*Aim of the task*
When a line below contains the word "spillway", copy that line.

*Extracted records*
============================================================

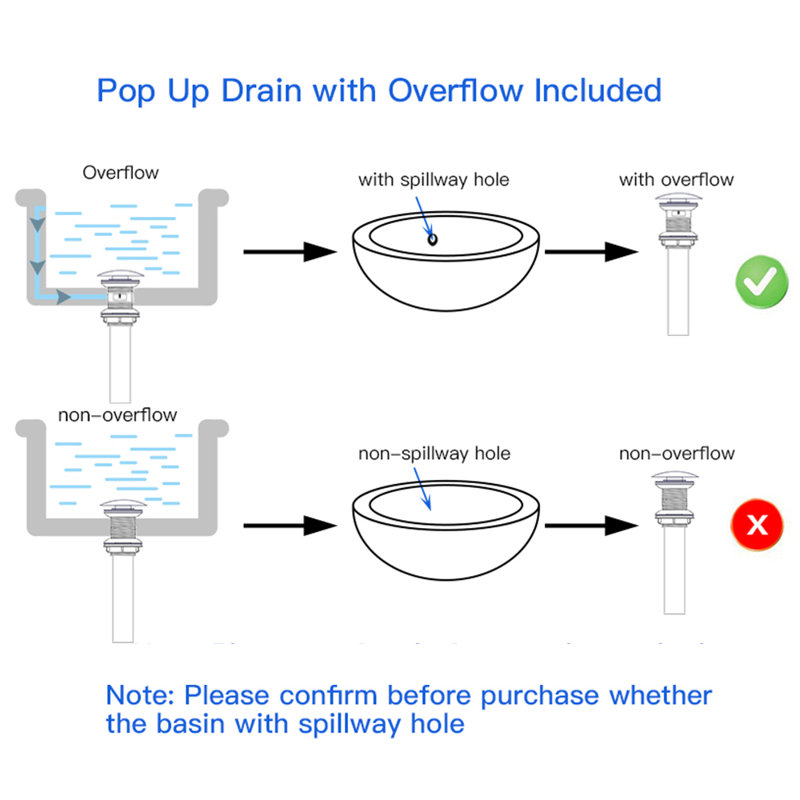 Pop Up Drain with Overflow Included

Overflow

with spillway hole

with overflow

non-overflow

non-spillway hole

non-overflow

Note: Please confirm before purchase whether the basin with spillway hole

============================================================

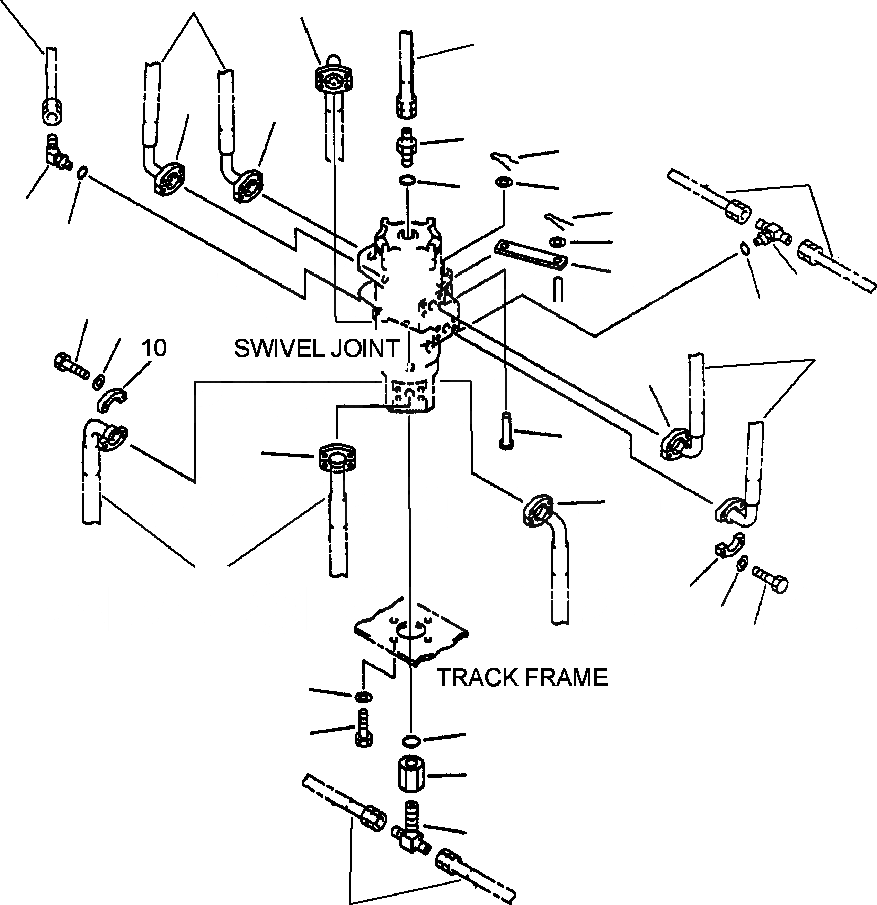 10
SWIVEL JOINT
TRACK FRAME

============================================================

*Result for this exercise*
with spillway hole
non-spillway hole
Note: Please confirm before purchase whether the basin with spillway hole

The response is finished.